Looking back at the Living Planet Symposium
The Living Planet Symposium (LPS), held every three years by the European Space Agency (ESA), is the world’s biggest Earth Observation Conference. The Living Planet Symposium brings together scientists and researchers from all over the world to discuss the latest technology developments, exchange ideas on cutting-edge solutions, find partners and collaboratively examine how EO can further contribute to solving pressing global challenges such as climate change. This year, from the 23rd to the 27th of May, the LPS22 was held at the World Conference Center in Bonn. During the symposium, the Eurisy team participated in different sessions related, among others to cultural heritage, arts, and climate change.
The Living Planet Symposium 2022 hosted more than 5000 participants, with 240 science sessions and over 1300 oral presentations. Throughout the week, Eurisy contributed to these record-breaking numbers with posters on Space4Maritime, Space4Culture, Space4Cities, and GIS4Schools. Our colourful posters caught the attention of many visitors, curious to learn how Eurisy has been exploring many sectors of use of satellite applications.

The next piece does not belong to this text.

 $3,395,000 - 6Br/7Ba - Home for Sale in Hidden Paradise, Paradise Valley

On the occasion of the breakfast networking session on Space4Arts, Ms Grazia Fiore, Eurisy Head of Programmes, accompanied the audience on a journey to discover how aerial imagery changed the conventional perspective to look at artworks and how long after satellite imagery became art itself showcasing the beauty and fragility of our planet. The Eurisy report “Messages to the above: looking at art from the sky” and the Space4Arts posters presented at the exhibition are available on the Eurisy website.

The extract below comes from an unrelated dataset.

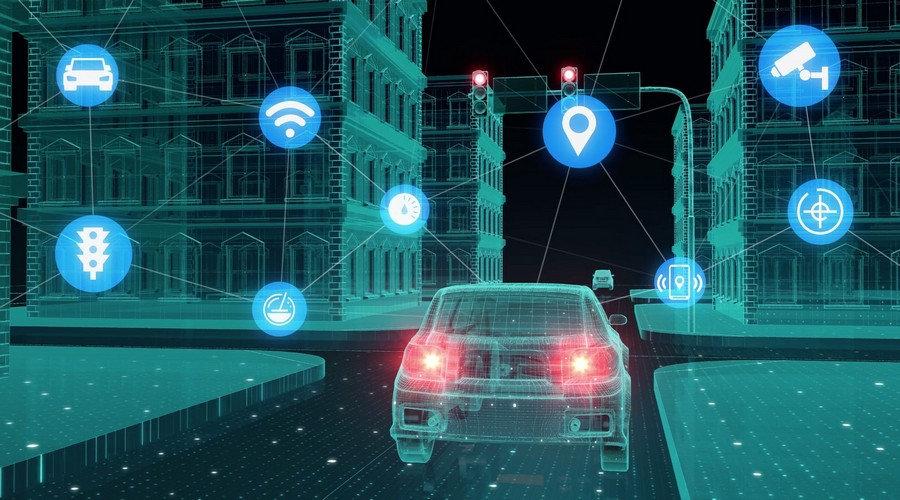smart-cities-backgrounder.jpg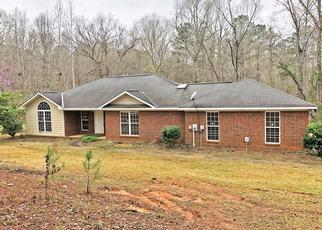 Foreclosure  id: 4258567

The session was chaired and organised with the support of Stefano Ferretti from ESA and Jolanda Patruno from the RHEA Group. Notwithstanding the hour, the audience nurtured a lively discussion on the capacity of satellite images to serve as a means to deliver educational, political and social messages, while influencing arts and our relationship with the environment.
The comments from the audience, with people coming from different backgrounds, ended the presentation with a fruitful interaction. Satellites can add a new perspective to land art. Watching our planet from space in all its glory, uncovering archaeological sites, and perceiving artworks from outer space, it carries an undeniable fascination and blurs the lines between art and science. Satellite images can deliver educational, political and social messages, while influencing arts and our relationship with the environment. Indeed, within the context of education a secondary school teacher commented on how it can be a source of inspiration and fun for her students.

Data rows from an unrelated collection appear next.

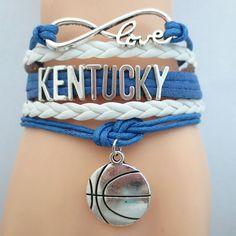 Infinity Love Kentucky Basketball Bracelet BOGO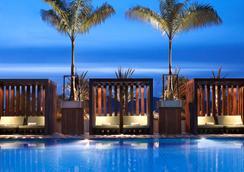 京那巴魯凱悅酒店 - 亞庇 - 游泳池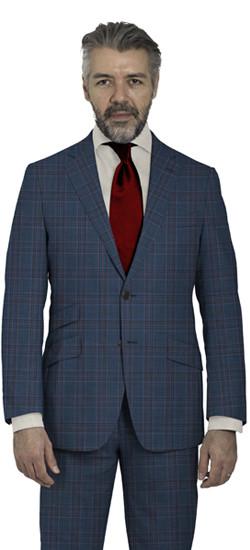 Blue Checks Suit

During the session on the role of Earth Observation in climate services, Eurisy presented satellite-based data for the European green transition. Satellites orbiting the Earth are the only real way of getting a full picture of our changing world – which is an essential input for international climate and environmental policy. This was demonstrated throughout the Space Opportunities for Climate Challenges initiative which covered the potential of satellite applications in different domains to reach EU Climate-Neutrality by 2050. The series collected specific use cases contributing to the Green Deal targets ranging from protecting biodiversity, to supporting renewable energy, and sustainable maritime activities.
In ESA’s Cultural Heritage panel, focus was placed on the need to digitise cultural heritage and on the potential of EO to support the identification, safeguard and promotion of our common heritage. It was pointed out that the fragmentation among the institutions dealing with cultural heritage is one of the biggest challenges to the operational and continuous use of Earth observation. Eurisy contributed to the panel by giving examples of uses of satellite-based services that are matured and already reached the market. A collection of operational satellite applications to better manage historical cities, monitor and safeguard cultural heritage and enable creative minds to generate new ways to experience culture is available here.
The week was packed with speeches and sessions gathering scientists, business leaders, and representatives from space agencies, international organisations and industry to highlight the essential role of Earth observation for decision-making in the ongoing climate crisis. Within the Space4Environment thematic area, Eurisy aims to continue to put emphasis on the use of space data for climate action, from the local city level to a global scale, and from empowering pupils at school to supporting decision-makers at European Institutions.